REFLECTIONS ON FILM CULTURE

DAILY | Japan Cuts 2012

“For the sixth year running, the Japan Cuts film series in New York City presents an eye-opening glimpse of contemporary filmmaking from across the Pacific, the vast majority of which will never receive distribution in the United States,” begins R. Emmet Sweeney at the top of his overview for Movie Morlocks. “Programmed in concert with the ongoing New York Asian Film Festival (which I covered for Film Comment), it runs from July 12 – 28 at the Japan Society, and will screen 37 features and two shorts. The normally sober-minded fest has gone pop this year, booking a slate bubbling with hyperactive rom-coms and sci-fi extravaganzas, but there is also a sidebar of films responding to the Fukushima nuclear disaster, as well as a tribute to the expressively stone-faced actor Koji Yakusho, who will appear in-person for the screening of The Woodsman and the Rain (2011).”

Keiichi Sato’s anime Asura “begins with a harrowing scene of famine times and hunger-induced madness in feudal Japan,” writes Nick Pinkerton in his preview for the Voice. “A starving mother feeds on human carrion so that she can nurse her infant son, then, in still-deeper desperation, attempts to feed herself on the child—scenes that caused quite a stir when they appeared in George Akiyama’s 1970 manga, the film’s basis.
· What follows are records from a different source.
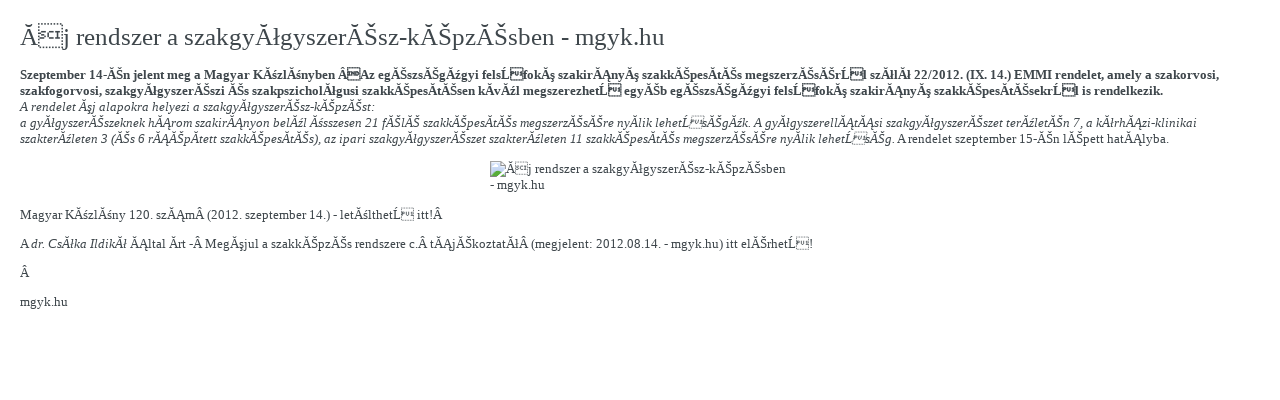

--- FILE ---
content_type: text/html; charset=iso-8859-2
request_url: https://www.mgyk.hu/mgykp.php?id=uj-rendszer-a-szakgyogyszeresz-kepzesben-mgyk-hu
body_size: 1362
content:
<!DOCTYPE html  PUBLIC "-//W3C//DTD XHTML 1.0 Transitional//EN" "http://www.w3.org/TR/xhtml1/DTD/xhtml1-transitional.dtd"><html xmlns="http://www.w3.org/1999/xhtml"><head>
<title>Ăj rendszer a szakgyĂłgyszerĂŠsz-kĂŠpzĂŠsben - mgyk.hu - Magyar Gyógyszerészi Kamara</title>
<meta http-equiv="Content-Type" content="text/html; charset=iso-8859-2" />
<meta name="description" content="" />
<meta name="keywords" content="" />
<meta http-equiv="imagetoolbar" content="no" />
<link href="script_uj/style.css" rel="stylesheet" type="text/css" />

<style>

	p,h1,h2,h3,h4,h5,h6 {margin: 0px; padding: 0px;}

body {FONT-SIZE: 13px; font-weight: normal; COLOR: #3f474c; FONT-FAMILY: Verdana; text-decoration: none}
p,h1,h2,h3,h4,h5,h6 {margin: 0px; padding: 0px;}
h1{FONT-SIZE: 25px; font-weight: normal; COLOR: #3f474c; FONT-FAMILY: Verdana; text-decoration: none}
h2{FONT-SIZE: 21px; font-weight: normal; COLOR: #3f474c; FONT-FAMILY: Verdana; text-decoration: none}
h3{FONT-SIZE: 19px; font-weight: normal; COLOR: #3f474c; FONT-FAMILY: Verdana; text-decoration: none}
h4{FONT-SIZE: 17px; font-weight: normal; COLOR: #3f474c; FONT-FAMILY: Verdana; text-decoration: none}
h5{FONT-SIZE: 15px; font-weight: normal; COLOR: #3f474c; FONT-FAMILY: Verdana; text-decoration: none}
p,li,td {FONT-SIZE: 13px; font-weight: normal; COLOR: #3f474c; FONT-FAMILY: Verdana; text-decoration: none;} 
p{padding-bottom: 13px;}

strong {FONT-SIZE: 13px; font-weight: bold; COLOR: #3f474c; FONT-FAMILY: Verdana; text-decoration: none}
a {FONT-SIZE: 13px; font-weight: normal; COLOR: #3f474c; FONT-FAMILY: Verdana; text-decoration: none}
a:hover {text-decoration:underline;}

	</style>

</head>
<body style="margin: 10px 20px 10px 20px;"><p>
<h1>Ăj rendszer a szakgyĂłgyszerĂŠsz-kĂŠpzĂŠsben - mgyk.hu</h1><br/><p><strong>Szeptember 14-ĂŠn jelent meg a Magyar KĂśzlĂśnyben ÂAz egĂŠszsĂŠgĂźgyi felsĹfokĂş szakirĂĄnyĂş szakkĂŠpesĂ­tĂŠs megszerzĂŠsĂŠrĹl szĂłlĂł 22/2012. (IX. 14.) EMMI rendelet, amely a szakorvosi, szakfogorvosi, szakgyĂłgyszerĂŠszi ĂŠs szakpszicholĂłgusi szakkĂŠpesĂ­tĂŠsen kĂ­vĂźl megszerezhetĹ egyĂŠb egĂŠszsĂŠgĂźgyi felsĹfokĂş szakirĂĄnyĂş szakkĂŠpesĂ­tĂŠsekrĹl is rendelkezik.</strong><br /><em>A rendelet Ăşj alapokra helyezi a szakgyĂłgyszerĂŠsz-kĂŠpzĂŠst:<br />a gyĂłgyszerĂŠszeknek hĂĄrom szakirĂĄnyon belĂźl Ăśsszesen 21 fĂŠlĂŠ szakkĂŠpesĂ­tĂŠs megszerzĂŠsĂŠre nyĂ­lik lehetĹsĂŠgĂźk. A gyĂłgyszerellĂĄtĂĄsi szakgyĂłgyszerĂŠszet terĂźletĂŠn 7, a kĂłrhĂĄzi-klinikai szakterĂźleten 3 (ĂŠs 6 rĂĄĂŠpĂ­tett szakkĂŠpesĂ­tĂŠs), az ipari szakgyĂłgyszerĂŠszet szakterĂźleten 11 szakkĂŠpesĂ­tĂŠs megszerzĂŠsĂŠre nyĂ­lik lehetĹsĂŠg.</em> A rendelet szeptember 15-ĂŠn lĂŠpett hatĂĄlyba.</p>
<p><img style="border: 1px solid #ffffff; display: block; margin-left: auto; margin-right: auto;" title="Ăj rendszer a szakgyĂłgyszerĂŠsz-kĂŠpzĂŠsben - mgyk.hu" src="admin/data/file/1521_magyar-kozlony_2012.jpg" alt="Ăj rendszer a szakgyĂłgyszerĂŠsz-kĂŠpzĂŠsben - mgyk.hu" width="300" /></p>
<p><a href="http://www.magyarkozlony.hu/pdf/14186" target="_blank">Magyar KĂśzlĂśny 120. szĂĄmÂ (2012. szeptember 14.) - letĂślthetĹ itt!Â </a></p>
<p><a href="http://www.mgyk.hu/index.php?id=megujul-a-szakkepzes-rendszere-mgyk" target="_blank">A <em>dr. CsĂłka IldikĂł</em> ĂĄltal Ă­rt -Â MegĂşjul a szakkĂŠpzĂŠs rendszere c.Â tĂĄjĂŠkoztatĂłÂ (megjelent: 2012.08.14. - mgyk.hu) itt elĂŠrhetĹ!</a></p>
<p>Â </p>
<p>mgyk.hu</p></p></body>
</html>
The baby grows to be an ax-wielding, cannibalistic hellion, but Asura is not concerned with gonzo shock for its own sake. Instead, it vividly draws heaven and hell on earth to suit the story of a wild child hanging in the balance between acculturation and barbarism.”
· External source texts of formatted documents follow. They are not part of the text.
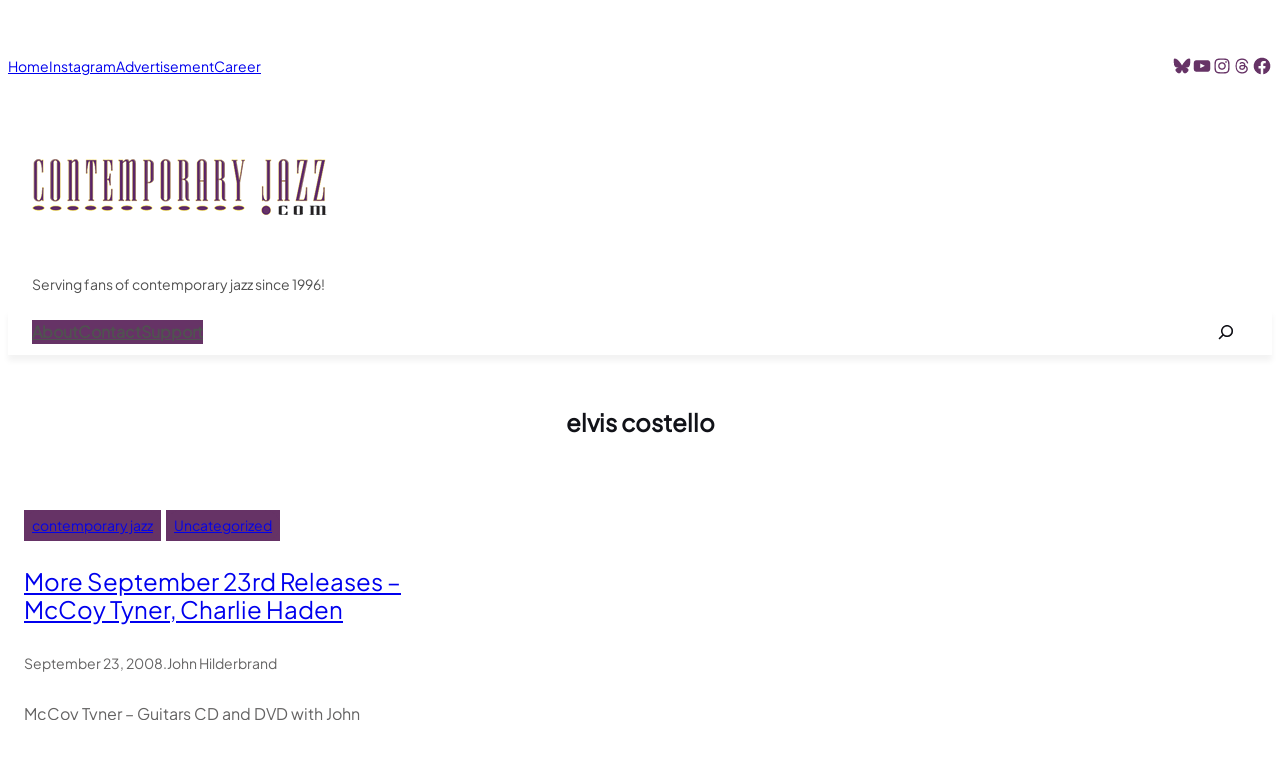

--- FILE ---
content_type: text/css
request_url: https://contemporaryjazz.com/wp-content/plugins/cozy-essential-addons/public/css/block.css?ver=1.3.4
body_size: 1127
content:
.wp-block-query.ct-products-masonry .wp-block-post-template,
.wp-block-query.ct-products-masonry-two-col .wp-block-post-template,
.wp-block-query.ct-patterns-masonry .wp-block-post-template,
.wp-block-gallery.ct-patterns-gallery.ct-gallery-masonry {
  gap: 2.4em;
  column-count: 3;
  break-inside: avoid;
}
.wp-block-query.ct-products-masonry-two-col .wp-block-post-template,
.wp-block-query.ct-patterns-masonry.masonry-col-2 .wp-block-post-template,
.wp-block-gallery.ct-patterns-gallery.ct-gallery-masonry.masonry-col-2 {
  column-count: 2;
}
.wp-block-gallery.ct-patterns-gallery.ct-gallery-masonry {
  display: block;
}
.wp-block-query.ct-products-masonry .wp-block-post-template li,
.wp-block-query.ct-products-masonry-two-col .wp-block-post-template li,
.wp-block-query.ct-patterns-masonry .wp-block-post-template li,
.wp-block-gallery.ct-patterns-gallery.ct-gallery-masonry .wp-block-image {
  display: inline-block;
  margin-block-start: 0;
  margin-bottom: 2.4em;
  position: relative;
  width: 100%;
}
.wp-block-gallery.ct-patterns-gallery.ct-gallery-masonry {
  gap: 20px;
}
.wp-block-gallery.ct-patterns-gallery.ct-gallery-masonry .wp-block-image {
  margin-bottom: 20px !important;
}
.wp-block-group.ct-product-featured-image-holder .wc-block-components-product-image.wc-block-grid__product-image,
.wp-block-cover.ct-product-featured-image-holder,
.wc-block-grid.wp-block-product-on-sale.ct-patterns-onsaleproducts .wc-block-grid__product-image,
.wp-block-query.ct-portfolio-blocks .wp-block-post-template .wp-block-cover,
.wp-block-query .wp-block-post-template .wp-block-group.ct-product-featured-image-holder,
.wp-block-gallery.ct-patterns-gallery .wp-block-image {
  overflow: hidden;
}
.wp-block-query .wp-block-post-template li:hover .wp-block-group.ct-product-featured-image-holder img,
.wp-block-query .wp-block-post-template li:hover .wp-block-cover.ct-product-featured-image-holder img,
.wc-block-grid.wp-block-product-on-sale.ct-patterns-onsaleproducts li:hover .wc-block-grid__product-image img,
.wp-block-query.ct-portfolio-blocks .wp-block-post-template .wp-block-cover:hover img,
.wp-block-gallery.ct-patterns-gallery .wp-block-image:hover img {
  transform: scale(1.043);
}
.wp-block-query.ct-patterns-team .wp-block-post-excerpt {
  text-align: center;
}
.wp-block-group.ct-patterns-shop-header .ct-pattern-product-search.wp-block-search .wp-block-search__input {
  padding: 10px 15px;
}
.wp-block-group.ct-patterns-shop-header .ct-pattern-product-search.wp-block-search .wp-block-search__button.has-icon.wp-element-button,
.wp-block-group.ct-patterns-mdoern-header .ct-patterns-header-search.wp-block-search .wp-block-search__button.has-icon.wp-element-button {
  padding: 10px;
}
.wp-block-group.ct-patterns-mdoern-header .ct-patterns-header-search.wp-block-search .wp-block-search__input {
  background: transparent;
  padding: 5px 15px;
}
.wp-block-group.ct-patterns-mdoern-header .ct-patterns-header-search.wp-block-search .wp-block-search__input:focus {
  background-color: #ededed;
}
.wp-block-group.ct-header-magazine .ct-header-search.wp-block-search .wp-block-search__button.has-icon.wp-element-button {
  padding: 10px;
}
.wp-block-group.ct-header-magazine .ct-header-search.wp-block-search .wp-block-search__input {
  border-bottom: 1px solid transparent;
}
.wp-block-group.ct-header-magazine .ct-header-search.wp-block-search .wp-block-search__input:focus {
  border-color: var(--wp--preset--color--primary) !important;
}
.wp-block-group.ct-footer-modern-layouts .wp-block-contact-form-7-contact-form-selector.ct-pattern-footer-newsletter input {
  border-radius: 0;
  margin-bottom: 15px;
}
.wp-block-group.ct-footer-modern-layouts .wp-block-contact-form-7-contact-form-selector.ct-pattern-footer-newsletter .wpcf7-form-control.has-spinner.wpcf7-submit {
  width: 100%;
}

.wp-block-group.ct-patterns-nav-logocentered .wp-block-buttons.ct-patterns-header-btn,
.wp-block-group.ct-patterns-nav-menucentered .wp-block-buttons.ct-patterns-header-btn {
  justify-content: center;
}
.entry-content.wp-block-post-content a,
.wp-block-comment-content a {
  text-decoration: none !important;
}
.wp-block-contact-form-7-contact-form-selector.ct-pattern-forms form input,
.wp-block-contact-form-7-contact-form-selector.ct-pattern-forms form textarea,
.wp-block-contact-form-7-contact-form-selector.ct-pattern-forms .wpcf7-form-control.has-spinner.wpcf7-submit {
  border-radius: 0;
}
.wp-block-group.ct-patterns-group-overlap-big {
  margin-top: -320px;
}

@media (max-width: 980px) {
}

@media (max-width: 767px) {
  .wp-block-group.ct-patterns-nav-logocentered .is-responsive.wp-block-navigation {
    border-top: 1px solid #ededed;
    border-bottom: 1px solid #ededed;
  }
  .wp-block-group.ct-patterns-nav-menucentered .ct-patterns-logo.wp-block-site-title {
    text-align: center;
  }
  .wp-block-group.ct-patterns-shop-header .ct-pattern-product-search.wp-block-search .wp-block-search__inside-wrapper {
    width: 100% !important;
  }
  .wp-block-query.ct-products-masonry .wp-block-post-template,
  .wp-block-query.ct-products-masonry-two-col .wp-block-post-template,
  .wp-block-query.ct-patterns-masonry .wp-block-post-template,
  .wp-block-gallery.ct-patterns-gallery.ct-gallery-masonry {
    column-count: 2;
  }
}

@media (max-width: 520px) {
  .wp-block-query.ct-products-masonry-two-col .wp-block-post-template,
  .wp-block-query.ct-patterns-masonry.masonry-col-2 .wp-block-post-template,
  .wp-block-gallery.ct-patterns-gallery.ct-gallery-masonry.masonry-col-2,
  .wp-block-query.ct-products-masonry .wp-block-post-template,
  .wp-block-query.ct-products-masonry-two-col .wp-block-post-template,
  .wp-block-query.ct-patterns-masonry .wp-block-post-template,
  .wp-block-gallery.ct-patterns-gallery.ct-gallery-masonry {
    column-count: 1;
  }
}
Both Pinkerton and Steve Dollar, writing at GreenCine Daily, mention Takashi Shimizu’s Tormented, shot by Christopher Doyle, a “lump of disgorged J-Horror” that, according to Dollar, is “more aberrant curiosity than culturally subversive reason-to-go-on-living…. Plot twists abound, but the movie never rises to the allure of its premise. I caught a similar ‘eh?’ vibe watching Let’s Make the Teacher Have a Miscarriage Club.… For sheer sick kicks, my vote goes to Hard Romanticker, with Shota Matsuda as a badass zainichi (Japanese-born, but of Korean ancestry), whose criminal adventures in a port city parallel gangland rampages, punk rock body counts and the occasional glue-huffing bacchanal.”
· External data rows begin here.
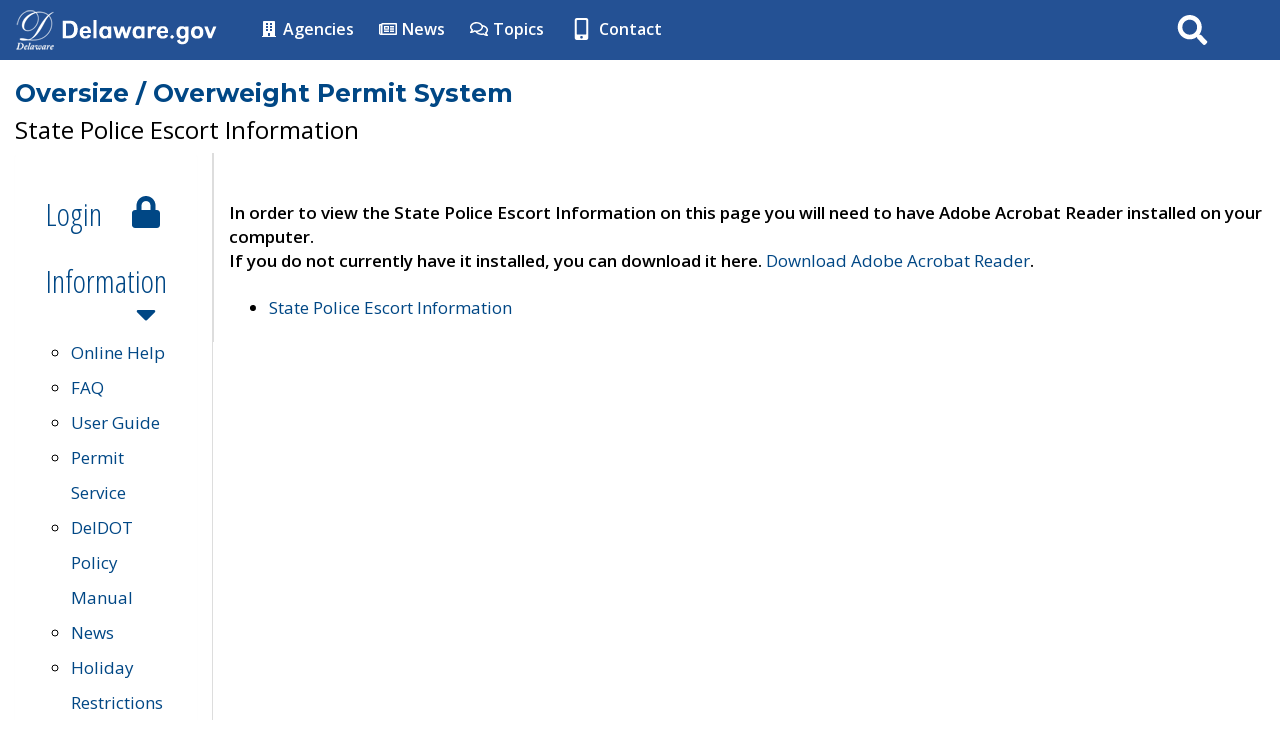

--- FILE ---
content_type: text/css
request_url: https://deldot.gov/CLF4/agency/js/plugins/tooltip/tooltip.css
body_size: 1622
content:
#tooltip {
	font-family: Ubuntu, sans-serif;
	font-size: 0.875em;
	text-align: left;
	text-shadow: 0 1px rgba( 0, 0, 0, .5 );
	line-height: 1.5;
	color: #fff;
	background: #333;
	background: -webkit-gradient( linear, left top, left bottom, from( rgba( 0, 0, 0, .6 ) ), to( rgba( 0, 0, 0, .8 ) ) );
	background: -webkit-linear-gradient( top, rgba( 0, 0, 0, .6 ), rgba( 0, 0, 0, .8 ) );
	background: -moz-linear-gradient( top, rgba( 0, 0, 0, .6 ), rgba( 0, 0, 0, .8 ) );
	background: -ms-radial-gradient( top, rgba( 0, 0, 0, .6 ), rgba( 0, 0, 0, .8 ) );
	background: -o-linear-gradient( top, rgba( 0, 0, 0, .6 ), rgba( 0, 0, 0, .8 ) );
	background: linear-gradient( top, rgba( 0, 0, 0, .6 ), rgba( 0, 0, 0, .8 ) );
	-webkit-border-radius: 5px;
	-moz-border-radius: 5px;
	border-radius: 5px;
	border-top: 1px solid #fff;
	-webkit-box-shadow: 0 3px 5px rgba( 0, 0, 0, .3 );
	-moz-box-shadow: 0 3px 5px rgba( 0, 0, 0, .3 );
	box-shadow: 0 3px 5px rgba( 0, 0, 0, .3 );
	position: absolute;
	z-index: 100;
	padding: 15px;
}

#tooltip:after {
	width: 0;
	height: 0;
	border-left: 10px solid transparent;
	border-right: 10px solid transparent;
	border-top: 10px solid #333;
	border-top-color: rgba( 0, 0, 0, .7 );
	content: '';
	position: absolute;
	left: 50%;
	bottom: -10px;
	margin-left: -10px;
}

#tooltip.top:after {
	border-top-color: transparent;
	border-bottom: 10px solid #333;
	border-bottom-color: rgba( 0, 0, 0, .6 );
	top: -20px;
	bottom: auto;
}

#tooltip.left:after {
	left: 10px;
	margin: 0;
}

#tooltip.right:after {
	right: 10px;
	left: auto;
	margin: 0;
}

--- FILE ---
content_type: application/javascript
request_url: https://deldot.gov/CLF4Apps/osow/plugins/calendar/calendar-handler.js
body_size: 3267
content:
<!-- helper script that uses the calendar -->
var oldLink = null;

// This function gets called when the end-user clicks on some date.
function selected(cal, date) {
  cal.sel.value = date; // just update the date in the input field.
  if (cal.dateClicked && (cal.sel.id == "sel1" || cal.sel.id == "sel3"))
    // if we add this call we close the calendar on single-click.
    // just to exemplify both cases, we are using this only for the 1st
    // and the 3rd field, while 2nd and 4th will still require double-click.
    cal.callCloseHandler();
}

// And this gets called when the end-user clicks on the _selected_ date,
// or clicks on the "Close" button.  It just hides the calendar without
// destroying it.
function closeHandler(cal) {
  cal.hide();                        // hide the calendar
//  cal.destroy();
  _dynarch_popupCalendar = null;
}

// This function shows the calendar under the element having the given id.
// It takes care of catching "mousedown" signals on document and hiding the
// calendar if the click was outside.
function showCalendar(id, format, showsTime, showsOtherMonths) {
  var el = document.getElementById(id);
  if (_dynarch_popupCalendar != null) {
    // we already have some calendar created
    _dynarch_popupCalendar.hide();                 // so we hide it first.
  } else {
    // first-time call, create the calendar.
    var cal = new Calendar(0, null, selected, closeHandler);
    // uncomment the following line to hide the week numbers
    // cal.weekNumbers = false;
    if (typeof showsTime == "string") {
      cal.showsTime = true;
      cal.time24 = (showsTime == "24");
    }
    if (showsOtherMonths) {
      cal.showsOtherMonths = true;
    }
    _dynarch_popupCalendar = cal;                  // remember it in the global var
    cal.setRange(1900, 2070);        // min/max year allowed.
    cal.create();
  }
  _dynarch_popupCalendar.setDateFormat(format);    // set the specified date format
  _dynarch_popupCalendar.parseDate(el.value);      // try to parse the text in field
  _dynarch_popupCalendar.sel = el;                 // inform it what input field we use

  // the reference element that we pass to showAtElement is the button that
  // triggers the calendar.  In this example we align the calendar bottom-right
  // to the button.
  _dynarch_popupCalendar.showAtElement(el.nextSibling, "Br");        // show the calendar

  return false;
}

var MINUTE = 60 * 1000;
var HOUR = 60 * MINUTE;
var DAY = 24 * HOUR;
var WEEK = 7 * DAY;

// If this handler returns true then the "date" given as
// parameter will be disabled.  In this example we enable
// only days within a range of 10 days from the current
// date.
// You can use the functions date.getFullYear() -- returns the year
// as 4 digit number, date.getMonth() -- returns the month as 0..11,
// and date.getDate() -- returns the date of the month as 1..31, to
// make heavy calculations here.  However, beware that this function
// should be very fast, as it is called for each day in a month when
// the calendar is (re)constructed.
function isDisabled(date) {
  var today = new Date();
  return (Math.abs(date.getTime() - today.getTime()) / DAY) > 10;
}

At Twitch, Peter Gutierrez has capsule previews of Asura, Hard Romanticker, Let’s Make…, Tormented, Yoshihiro Nakamura’s Chips, and Taichi Suzuki’s “nearly unclassifiable” The Brat!

Update, 7/16: “Endlessly entertaining, Hard Romanticker is a fast paced, visceral gangster film with plenty of hard-knuckle fight scenes that will surely garner cult-status in the near future,” writes Dustin Chang at Twitch.

Update, 7/18: “It’s hard to describe Toad’s Oil without making it sound like a well-meaning but dismally quirky melodrama,” writes Simon Abrams at the L. “The film is the amiably eccentric directorial debut of venerable character actor Koji Yakusho, probably most famous in America as the leading man of many of Kiyoshi Kurosawa’s horror films. And yet, the depth of feeling and simplicity of the film’s optimistic philosophy is pretty remarkable.”